── THE DATA ──
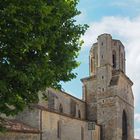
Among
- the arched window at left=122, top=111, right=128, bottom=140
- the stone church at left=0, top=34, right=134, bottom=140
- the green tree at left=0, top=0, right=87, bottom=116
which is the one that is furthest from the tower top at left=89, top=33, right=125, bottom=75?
───
── THE DATA ──
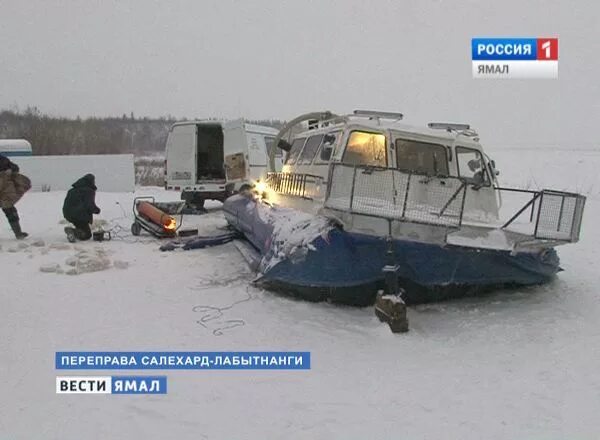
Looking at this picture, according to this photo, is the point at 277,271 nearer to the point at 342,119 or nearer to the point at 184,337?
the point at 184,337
───
Copy out every line above that contains the word "bottom".

- the arched window at left=122, top=111, right=128, bottom=140
- the stone church at left=0, top=34, right=134, bottom=140
- the green tree at left=0, top=0, right=87, bottom=116
which is the one that is furthest from the tower top at left=89, top=33, right=125, bottom=75?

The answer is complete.